A little while ago, I received a compliment about my blog, which referred to the manageable lengths of my posts. I do try to keep them tight, pithy and readable. I don’t want people to pop in and feel daunted by a lengthy missive. Sometimes my restraint is in an effort to carefully parse my words on topics that are too private or too painful to delve into fully.
The subject of James Hillman’s “The Soul’s Code”, and one’s daimon could certainly be the focus of an entire college course. But perhaps yesterday, with my relative brevity, I did a disservice to the topic of daimon.
I say this because of the question posed and posted today by barbie2be: “What does one do, if their daimon has never cracked open and exposed the who or what that they are supposed to be?”
Two responses (neither particularly brief!):
I am many “things”. The first batch defined by relationships: daughter, sister, aunt, wife, friend...
I am other “things” by traits: intelligent, quick witted, funny, introspective, loyal, articulate, a problem solver, creative...
I have been lots of “things” by job: cheese seller, CCD teacher, lector, researcher, desk clerk, housekeeper, drug and alcohol counselor, auditor, data entry clerk, administrative assistant, census worker, educational specialist...
I have been interested in many “things” which have ranged from passing fancies to passions: crafts, art, singing, candle making, sewing, writing prose, writing poetry, cooking, photography, paper making...
I am all of these “things”. I am all of these myriad facets of me and more.
My daimon lies within me and therefore somewhere within all of these “things”.
The “important question” I referred to yesterday, was in response to my agonizing over not “being a something” and the feeling of “never having found my daimon”. I was bemoaning that I hadn’t emerged into this world asking for a violin to play or adding great sums of numbers using my baby blocks. I was frustrated that my daimon had not manifested itself in me as PRODIGY - caps lock, writ large, with a brilliant white follow spot on me and my “gift”!
Then my husband Chuck asked me “What if you already “met” your daimon, and you just didn’t realize it?” He asked the question as if my internal daimon was a traveler on the road, but it was the right question. I immediately zoomed back to that moment in the playground as I wrote my first poem. When I say zoomed, it was a feeling akin to the way filmmakers used to show time moving with spinning newspapers and pages of calendars being torn off.
I chose to trust that extraordinary experience. Since that was the moment my mind zoomed back to, what could I connect to it? Words, language, self expression, feelings, creativity, writing, communication, poetry...
That day I made a contract with myself. I decided to write a poem every day for thirty days. I did. Then I re-upped for another thirty days. I kept that up for a total of 365 days. During that year I missed only a couple of days due to illness or travel. Some days I wrote more than one poem. Some of those poems were excellent, inspired. Some of them were decisively mediocre. After a year I stopped counting, but kept writing.

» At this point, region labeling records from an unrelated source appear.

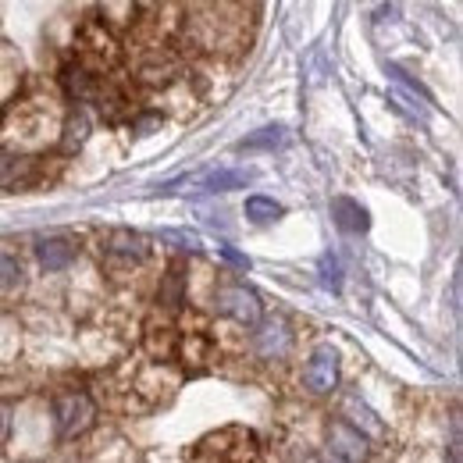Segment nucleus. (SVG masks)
<instances>
[{
  "label": "nucleus",
  "instance_id": "nucleus-13",
  "mask_svg": "<svg viewBox=\"0 0 463 463\" xmlns=\"http://www.w3.org/2000/svg\"><path fill=\"white\" fill-rule=\"evenodd\" d=\"M242 214H246L253 225H271V222H279L286 211H282V203H275L271 196H250L246 207H242Z\"/></svg>",
  "mask_w": 463,
  "mask_h": 463
},
{
  "label": "nucleus",
  "instance_id": "nucleus-14",
  "mask_svg": "<svg viewBox=\"0 0 463 463\" xmlns=\"http://www.w3.org/2000/svg\"><path fill=\"white\" fill-rule=\"evenodd\" d=\"M86 136H90V121L82 115H71L64 121V150H68V154L79 150V146L86 143Z\"/></svg>",
  "mask_w": 463,
  "mask_h": 463
},
{
  "label": "nucleus",
  "instance_id": "nucleus-9",
  "mask_svg": "<svg viewBox=\"0 0 463 463\" xmlns=\"http://www.w3.org/2000/svg\"><path fill=\"white\" fill-rule=\"evenodd\" d=\"M61 79H64L68 97H75V100H86V97H97L100 93V79L93 71H86L82 64H68Z\"/></svg>",
  "mask_w": 463,
  "mask_h": 463
},
{
  "label": "nucleus",
  "instance_id": "nucleus-15",
  "mask_svg": "<svg viewBox=\"0 0 463 463\" xmlns=\"http://www.w3.org/2000/svg\"><path fill=\"white\" fill-rule=\"evenodd\" d=\"M321 286L332 292L343 289V264H339V257H332V253L321 257Z\"/></svg>",
  "mask_w": 463,
  "mask_h": 463
},
{
  "label": "nucleus",
  "instance_id": "nucleus-19",
  "mask_svg": "<svg viewBox=\"0 0 463 463\" xmlns=\"http://www.w3.org/2000/svg\"><path fill=\"white\" fill-rule=\"evenodd\" d=\"M218 253H222V257H225L229 264H235V268H242V271L250 268V257H246V253H239V250H232V246H218Z\"/></svg>",
  "mask_w": 463,
  "mask_h": 463
},
{
  "label": "nucleus",
  "instance_id": "nucleus-8",
  "mask_svg": "<svg viewBox=\"0 0 463 463\" xmlns=\"http://www.w3.org/2000/svg\"><path fill=\"white\" fill-rule=\"evenodd\" d=\"M36 257H40V264H43L47 271H64V268L79 257V250H75L71 239H43V242L36 246Z\"/></svg>",
  "mask_w": 463,
  "mask_h": 463
},
{
  "label": "nucleus",
  "instance_id": "nucleus-6",
  "mask_svg": "<svg viewBox=\"0 0 463 463\" xmlns=\"http://www.w3.org/2000/svg\"><path fill=\"white\" fill-rule=\"evenodd\" d=\"M108 260H121V264H139L146 260V239L132 229H115L108 235V246H104Z\"/></svg>",
  "mask_w": 463,
  "mask_h": 463
},
{
  "label": "nucleus",
  "instance_id": "nucleus-16",
  "mask_svg": "<svg viewBox=\"0 0 463 463\" xmlns=\"http://www.w3.org/2000/svg\"><path fill=\"white\" fill-rule=\"evenodd\" d=\"M346 410H349V413H353V417H349L346 424H353L356 431H360V424H364V428H367L371 435H382V424L374 420V413H371V410H367V406H364V403H356V400H349Z\"/></svg>",
  "mask_w": 463,
  "mask_h": 463
},
{
  "label": "nucleus",
  "instance_id": "nucleus-12",
  "mask_svg": "<svg viewBox=\"0 0 463 463\" xmlns=\"http://www.w3.org/2000/svg\"><path fill=\"white\" fill-rule=\"evenodd\" d=\"M282 143H286V128H282V125H264V128H257L253 136L239 139L235 150H242V154L250 150V154H253V150H275V146H282Z\"/></svg>",
  "mask_w": 463,
  "mask_h": 463
},
{
  "label": "nucleus",
  "instance_id": "nucleus-1",
  "mask_svg": "<svg viewBox=\"0 0 463 463\" xmlns=\"http://www.w3.org/2000/svg\"><path fill=\"white\" fill-rule=\"evenodd\" d=\"M214 307H218V314H225V317L246 325V328H257L260 325V296L250 289V286H242V282L222 286L218 296H214Z\"/></svg>",
  "mask_w": 463,
  "mask_h": 463
},
{
  "label": "nucleus",
  "instance_id": "nucleus-11",
  "mask_svg": "<svg viewBox=\"0 0 463 463\" xmlns=\"http://www.w3.org/2000/svg\"><path fill=\"white\" fill-rule=\"evenodd\" d=\"M253 182V172H235V168H218V172L203 175V189L207 193H229V189H246Z\"/></svg>",
  "mask_w": 463,
  "mask_h": 463
},
{
  "label": "nucleus",
  "instance_id": "nucleus-4",
  "mask_svg": "<svg viewBox=\"0 0 463 463\" xmlns=\"http://www.w3.org/2000/svg\"><path fill=\"white\" fill-rule=\"evenodd\" d=\"M328 453L339 463H364L371 457V442L364 431H356L346 420H332L328 424Z\"/></svg>",
  "mask_w": 463,
  "mask_h": 463
},
{
  "label": "nucleus",
  "instance_id": "nucleus-10",
  "mask_svg": "<svg viewBox=\"0 0 463 463\" xmlns=\"http://www.w3.org/2000/svg\"><path fill=\"white\" fill-rule=\"evenodd\" d=\"M157 303H161L165 310H178V307L185 303V271H182V264H172V268L161 275Z\"/></svg>",
  "mask_w": 463,
  "mask_h": 463
},
{
  "label": "nucleus",
  "instance_id": "nucleus-2",
  "mask_svg": "<svg viewBox=\"0 0 463 463\" xmlns=\"http://www.w3.org/2000/svg\"><path fill=\"white\" fill-rule=\"evenodd\" d=\"M54 417H58L61 439H75V435H82L93 424L97 406H93V400L86 392H64L58 400V406H54Z\"/></svg>",
  "mask_w": 463,
  "mask_h": 463
},
{
  "label": "nucleus",
  "instance_id": "nucleus-20",
  "mask_svg": "<svg viewBox=\"0 0 463 463\" xmlns=\"http://www.w3.org/2000/svg\"><path fill=\"white\" fill-rule=\"evenodd\" d=\"M11 435V406L0 403V442Z\"/></svg>",
  "mask_w": 463,
  "mask_h": 463
},
{
  "label": "nucleus",
  "instance_id": "nucleus-3",
  "mask_svg": "<svg viewBox=\"0 0 463 463\" xmlns=\"http://www.w3.org/2000/svg\"><path fill=\"white\" fill-rule=\"evenodd\" d=\"M303 382H307V389L317 392V396H328V392L339 385V353L328 346V343L314 346L307 367H303Z\"/></svg>",
  "mask_w": 463,
  "mask_h": 463
},
{
  "label": "nucleus",
  "instance_id": "nucleus-18",
  "mask_svg": "<svg viewBox=\"0 0 463 463\" xmlns=\"http://www.w3.org/2000/svg\"><path fill=\"white\" fill-rule=\"evenodd\" d=\"M22 282V264L7 253H0V286H18Z\"/></svg>",
  "mask_w": 463,
  "mask_h": 463
},
{
  "label": "nucleus",
  "instance_id": "nucleus-17",
  "mask_svg": "<svg viewBox=\"0 0 463 463\" xmlns=\"http://www.w3.org/2000/svg\"><path fill=\"white\" fill-rule=\"evenodd\" d=\"M389 79H392V82H400V86H406V90H410L413 97H420V100H428V90H424V86H420L417 79H410V75H406L403 68H400V64H389Z\"/></svg>",
  "mask_w": 463,
  "mask_h": 463
},
{
  "label": "nucleus",
  "instance_id": "nucleus-5",
  "mask_svg": "<svg viewBox=\"0 0 463 463\" xmlns=\"http://www.w3.org/2000/svg\"><path fill=\"white\" fill-rule=\"evenodd\" d=\"M289 349H292V332L282 317H271V321H264L253 332V353L260 360H286Z\"/></svg>",
  "mask_w": 463,
  "mask_h": 463
},
{
  "label": "nucleus",
  "instance_id": "nucleus-7",
  "mask_svg": "<svg viewBox=\"0 0 463 463\" xmlns=\"http://www.w3.org/2000/svg\"><path fill=\"white\" fill-rule=\"evenodd\" d=\"M332 218H335V225L349 235H360V232L371 229V214H367V207H360L356 200H349V196H335L332 200Z\"/></svg>",
  "mask_w": 463,
  "mask_h": 463
}]
</instances>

Will I ever make a living as a poet? Being the sole winner of PowerBall is more likely. Does it matter to me? I have decided that I want to be published (with ink on paper) in an established publication. In order to have a chance at that, I have to send out my poems - lots of poems, lots of places. I also want to incorporate more of my poems and prose into my artwork. But my poetry matters deeply to me.
So dear barbie2be, thank you for the question and for pushing me further. I do believe every one of us comes to this world with a daimon within. I fear very few of us have it emerge as PRODIGY. I think part of our journey is to keep seeking and asking questions. I think we have to allow ourselves the time to sit and think and make connections. I am also not convinced that one’s daimon is tied to how one makes a living. I also believe there is a goodly amount of trial and error involved. I mean I was a really good cheese seller. My Mom and Dad came and watched me make my pitch and my Dad was all choked up with pride. My manager wanted me to stay on and offered me a promotion with a raise. I like cheese and all, but deep down I knew I was not destined to be a cheesemonger or an artisanal cheesemaker. So I had to move on.